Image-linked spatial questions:
━━━━━━━━━━━━━━━━━━━━━━━━━━━━━━

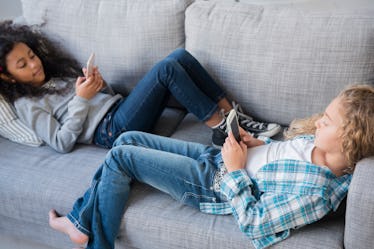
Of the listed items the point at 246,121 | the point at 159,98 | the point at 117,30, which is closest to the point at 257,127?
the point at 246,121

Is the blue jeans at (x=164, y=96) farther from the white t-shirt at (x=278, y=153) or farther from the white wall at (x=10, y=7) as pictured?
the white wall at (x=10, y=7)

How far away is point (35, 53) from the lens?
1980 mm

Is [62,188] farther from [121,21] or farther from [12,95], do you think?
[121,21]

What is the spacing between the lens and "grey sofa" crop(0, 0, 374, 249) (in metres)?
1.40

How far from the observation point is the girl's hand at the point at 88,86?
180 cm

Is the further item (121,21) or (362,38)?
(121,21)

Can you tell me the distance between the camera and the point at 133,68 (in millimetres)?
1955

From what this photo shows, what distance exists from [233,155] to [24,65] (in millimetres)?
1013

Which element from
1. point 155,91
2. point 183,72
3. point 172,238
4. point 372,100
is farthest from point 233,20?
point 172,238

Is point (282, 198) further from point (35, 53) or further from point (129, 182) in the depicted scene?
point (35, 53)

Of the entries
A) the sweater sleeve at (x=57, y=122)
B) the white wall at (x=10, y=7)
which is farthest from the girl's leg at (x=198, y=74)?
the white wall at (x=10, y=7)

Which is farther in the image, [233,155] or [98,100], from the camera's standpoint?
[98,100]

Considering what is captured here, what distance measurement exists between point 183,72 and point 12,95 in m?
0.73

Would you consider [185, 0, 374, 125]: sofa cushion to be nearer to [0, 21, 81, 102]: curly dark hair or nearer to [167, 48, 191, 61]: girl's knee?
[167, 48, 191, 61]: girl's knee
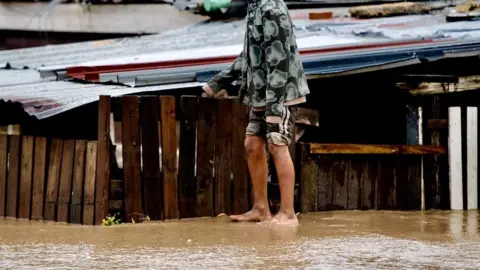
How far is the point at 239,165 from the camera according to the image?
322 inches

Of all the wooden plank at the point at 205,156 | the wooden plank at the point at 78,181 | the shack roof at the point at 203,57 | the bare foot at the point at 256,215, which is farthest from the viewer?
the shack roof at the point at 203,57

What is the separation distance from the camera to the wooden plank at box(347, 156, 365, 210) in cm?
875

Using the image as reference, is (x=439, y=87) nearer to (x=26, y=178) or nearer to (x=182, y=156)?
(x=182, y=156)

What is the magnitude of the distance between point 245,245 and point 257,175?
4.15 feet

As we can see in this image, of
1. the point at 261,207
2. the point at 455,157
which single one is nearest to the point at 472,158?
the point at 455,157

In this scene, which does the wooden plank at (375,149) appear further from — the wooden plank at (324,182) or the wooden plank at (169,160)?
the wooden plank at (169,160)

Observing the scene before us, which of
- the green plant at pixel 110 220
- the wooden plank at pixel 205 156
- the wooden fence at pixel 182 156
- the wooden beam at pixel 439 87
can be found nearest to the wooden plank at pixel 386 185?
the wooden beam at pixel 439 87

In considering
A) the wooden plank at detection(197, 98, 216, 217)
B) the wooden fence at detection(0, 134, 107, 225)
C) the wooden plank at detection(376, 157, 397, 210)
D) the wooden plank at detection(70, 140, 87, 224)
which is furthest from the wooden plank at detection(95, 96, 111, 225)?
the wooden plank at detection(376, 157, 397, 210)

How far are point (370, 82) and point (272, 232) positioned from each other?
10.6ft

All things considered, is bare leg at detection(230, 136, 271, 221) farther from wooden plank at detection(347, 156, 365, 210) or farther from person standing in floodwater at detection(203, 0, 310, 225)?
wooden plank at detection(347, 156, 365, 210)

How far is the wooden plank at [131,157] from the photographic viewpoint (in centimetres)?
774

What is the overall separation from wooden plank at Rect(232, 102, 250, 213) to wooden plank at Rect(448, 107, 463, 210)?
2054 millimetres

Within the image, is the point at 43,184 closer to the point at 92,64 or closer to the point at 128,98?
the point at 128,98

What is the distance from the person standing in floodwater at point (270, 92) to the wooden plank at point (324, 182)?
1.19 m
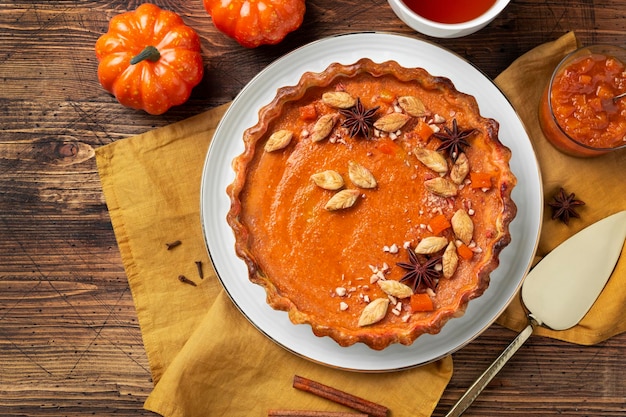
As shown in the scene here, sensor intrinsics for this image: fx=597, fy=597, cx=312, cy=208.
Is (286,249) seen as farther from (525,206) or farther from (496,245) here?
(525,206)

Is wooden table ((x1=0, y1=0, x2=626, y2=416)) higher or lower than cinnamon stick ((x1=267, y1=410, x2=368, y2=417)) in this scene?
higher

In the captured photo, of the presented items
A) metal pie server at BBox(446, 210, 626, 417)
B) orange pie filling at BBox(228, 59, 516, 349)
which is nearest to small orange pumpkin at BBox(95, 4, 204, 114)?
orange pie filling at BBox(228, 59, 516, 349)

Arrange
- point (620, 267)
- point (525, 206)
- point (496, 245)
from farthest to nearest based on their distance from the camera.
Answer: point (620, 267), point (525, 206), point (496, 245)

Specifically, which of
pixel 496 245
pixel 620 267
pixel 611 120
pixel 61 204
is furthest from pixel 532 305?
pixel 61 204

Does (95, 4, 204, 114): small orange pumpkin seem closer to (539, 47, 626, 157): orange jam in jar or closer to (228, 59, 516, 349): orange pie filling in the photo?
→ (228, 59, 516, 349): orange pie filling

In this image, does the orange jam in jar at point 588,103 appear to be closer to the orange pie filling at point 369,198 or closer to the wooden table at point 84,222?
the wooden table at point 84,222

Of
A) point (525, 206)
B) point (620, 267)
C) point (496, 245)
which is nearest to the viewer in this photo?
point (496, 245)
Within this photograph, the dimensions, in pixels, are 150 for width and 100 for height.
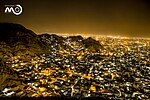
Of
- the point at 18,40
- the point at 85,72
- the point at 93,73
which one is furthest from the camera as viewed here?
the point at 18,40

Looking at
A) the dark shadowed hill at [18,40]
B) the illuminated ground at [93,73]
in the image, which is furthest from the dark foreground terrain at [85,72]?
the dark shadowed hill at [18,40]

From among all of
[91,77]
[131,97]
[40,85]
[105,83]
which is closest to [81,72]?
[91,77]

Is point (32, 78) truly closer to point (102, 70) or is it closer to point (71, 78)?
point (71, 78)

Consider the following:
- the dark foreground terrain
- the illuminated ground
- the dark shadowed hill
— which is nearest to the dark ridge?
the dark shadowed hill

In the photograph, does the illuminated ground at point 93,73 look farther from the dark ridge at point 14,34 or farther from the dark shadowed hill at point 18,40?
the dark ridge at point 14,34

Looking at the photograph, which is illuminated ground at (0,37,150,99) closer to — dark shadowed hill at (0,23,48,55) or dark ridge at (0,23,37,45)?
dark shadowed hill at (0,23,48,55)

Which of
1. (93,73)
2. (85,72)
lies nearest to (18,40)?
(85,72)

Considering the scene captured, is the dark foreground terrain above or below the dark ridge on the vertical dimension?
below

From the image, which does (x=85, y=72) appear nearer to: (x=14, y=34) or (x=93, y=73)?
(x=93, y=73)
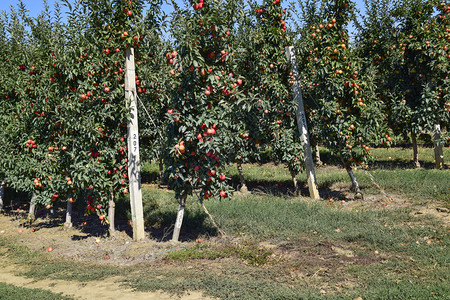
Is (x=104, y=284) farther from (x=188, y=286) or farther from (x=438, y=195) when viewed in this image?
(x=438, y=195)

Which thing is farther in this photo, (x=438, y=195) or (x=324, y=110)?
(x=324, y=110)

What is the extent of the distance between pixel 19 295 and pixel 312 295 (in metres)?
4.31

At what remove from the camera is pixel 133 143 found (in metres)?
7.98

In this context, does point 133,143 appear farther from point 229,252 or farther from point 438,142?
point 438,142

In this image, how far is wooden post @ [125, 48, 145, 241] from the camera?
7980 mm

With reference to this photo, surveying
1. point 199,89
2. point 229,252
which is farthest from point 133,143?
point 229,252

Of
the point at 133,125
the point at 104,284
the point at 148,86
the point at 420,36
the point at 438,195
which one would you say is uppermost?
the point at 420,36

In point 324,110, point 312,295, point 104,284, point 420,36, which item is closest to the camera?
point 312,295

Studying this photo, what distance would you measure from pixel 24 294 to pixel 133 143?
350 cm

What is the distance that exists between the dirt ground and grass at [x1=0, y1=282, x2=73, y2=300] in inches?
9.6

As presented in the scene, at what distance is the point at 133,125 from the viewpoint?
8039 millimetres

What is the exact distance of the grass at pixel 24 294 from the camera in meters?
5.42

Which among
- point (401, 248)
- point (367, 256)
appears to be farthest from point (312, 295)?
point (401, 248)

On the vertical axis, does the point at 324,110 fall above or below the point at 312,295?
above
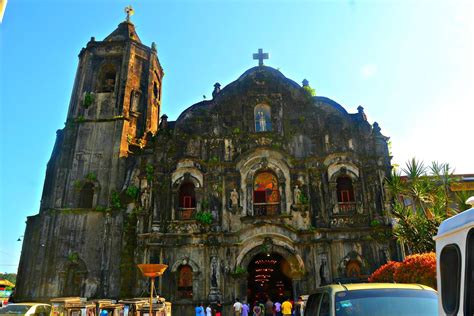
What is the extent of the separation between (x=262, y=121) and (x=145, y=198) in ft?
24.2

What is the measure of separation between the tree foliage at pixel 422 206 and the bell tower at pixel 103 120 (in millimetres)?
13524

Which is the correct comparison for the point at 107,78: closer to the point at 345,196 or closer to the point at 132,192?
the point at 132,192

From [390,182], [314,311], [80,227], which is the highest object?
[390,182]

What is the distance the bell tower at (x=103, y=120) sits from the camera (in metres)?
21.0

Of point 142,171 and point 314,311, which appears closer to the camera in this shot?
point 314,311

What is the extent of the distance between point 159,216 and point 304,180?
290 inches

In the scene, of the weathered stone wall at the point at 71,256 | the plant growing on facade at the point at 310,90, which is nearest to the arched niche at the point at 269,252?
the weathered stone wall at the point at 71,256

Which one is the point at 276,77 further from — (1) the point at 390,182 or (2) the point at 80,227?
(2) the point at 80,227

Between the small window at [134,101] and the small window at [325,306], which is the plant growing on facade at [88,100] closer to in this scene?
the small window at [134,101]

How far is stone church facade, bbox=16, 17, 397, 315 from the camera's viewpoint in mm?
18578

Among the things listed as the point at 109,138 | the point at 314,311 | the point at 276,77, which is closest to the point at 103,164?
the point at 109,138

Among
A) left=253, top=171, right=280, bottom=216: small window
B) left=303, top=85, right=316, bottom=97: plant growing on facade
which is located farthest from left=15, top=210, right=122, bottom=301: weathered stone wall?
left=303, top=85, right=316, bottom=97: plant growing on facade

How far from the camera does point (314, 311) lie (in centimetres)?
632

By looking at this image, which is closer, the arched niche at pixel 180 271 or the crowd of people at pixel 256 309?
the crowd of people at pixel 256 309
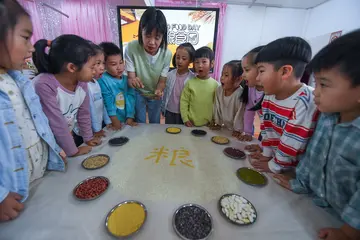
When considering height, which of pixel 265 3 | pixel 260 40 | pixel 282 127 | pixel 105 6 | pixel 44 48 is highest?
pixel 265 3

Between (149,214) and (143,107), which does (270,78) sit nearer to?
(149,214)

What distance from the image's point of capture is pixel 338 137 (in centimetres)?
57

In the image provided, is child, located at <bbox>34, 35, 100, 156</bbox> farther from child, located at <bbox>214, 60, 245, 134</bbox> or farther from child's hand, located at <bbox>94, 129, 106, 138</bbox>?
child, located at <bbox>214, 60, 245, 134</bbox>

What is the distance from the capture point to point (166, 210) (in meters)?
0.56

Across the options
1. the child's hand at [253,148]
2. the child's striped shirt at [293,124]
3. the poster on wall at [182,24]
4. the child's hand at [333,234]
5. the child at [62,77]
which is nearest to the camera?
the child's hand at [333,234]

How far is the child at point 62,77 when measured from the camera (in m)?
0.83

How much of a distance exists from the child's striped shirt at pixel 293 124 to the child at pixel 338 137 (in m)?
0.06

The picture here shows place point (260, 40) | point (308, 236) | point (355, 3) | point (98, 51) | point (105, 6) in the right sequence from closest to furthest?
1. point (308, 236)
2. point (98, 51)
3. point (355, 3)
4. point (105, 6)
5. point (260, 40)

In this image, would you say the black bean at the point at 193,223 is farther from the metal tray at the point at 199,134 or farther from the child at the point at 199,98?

━━━━━━━━━━━━━━━━━━━━━━━━━━━━━━

WRITTEN TASK: Do not copy pictures. Restate exactly the lines from the one containing "Among the things" through the last line of the records.

FINISHED ANSWER:
Among the things listed as the point at 109,138 | the point at 314,311 | the point at 276,77, which is closest to the point at 103,164?
the point at 109,138

Among
A) left=253, top=171, right=280, bottom=216: small window
B) left=303, top=85, right=316, bottom=97: plant growing on facade
which is located farthest from left=15, top=210, right=122, bottom=301: weathered stone wall?
left=303, top=85, right=316, bottom=97: plant growing on facade

How far from the camera does point (314, 311) lie (in centimetres)?
632

By looking at this image, which is closer, the arched niche at pixel 180 271 or the crowd of people at pixel 256 309?
the crowd of people at pixel 256 309
When considering height, which of pixel 265 3 | pixel 260 40 | pixel 282 127 | pixel 105 6 | pixel 44 48 is highest?
pixel 265 3

Between (149,214) and (143,107), which does (270,78) sit nearer to?
(149,214)

What distance from the image's point of capture is pixel 338 137 (in centimetres)?
57

In the image provided, is child, located at <bbox>34, 35, 100, 156</bbox> farther from child, located at <bbox>214, 60, 245, 134</bbox> or farther from child's hand, located at <bbox>94, 129, 106, 138</bbox>?
child, located at <bbox>214, 60, 245, 134</bbox>

What is the distance from the capture point to point (166, 210) (in meters)?
0.56

Across the options
1. the child's hand at [253,148]
2. the child's striped shirt at [293,124]
3. the poster on wall at [182,24]
4. the child's hand at [333,234]
5. the child at [62,77]
which is nearest to the camera?
the child's hand at [333,234]

How far is the child at point 62,77 when measured from the camera (in m)?
0.83

How much of a distance exists from the child's striped shirt at pixel 293 124 to the child at pixel 338 137 (in m)?
0.06

The picture here shows place point (260, 40) | point (308, 236) | point (355, 3) | point (98, 51) | point (105, 6) in the right sequence from closest to furthest?
1. point (308, 236)
2. point (98, 51)
3. point (355, 3)
4. point (105, 6)
5. point (260, 40)

In this image, would you say the black bean at the point at 193,223 is farther from the metal tray at the point at 199,134 or farther from the child at the point at 199,98?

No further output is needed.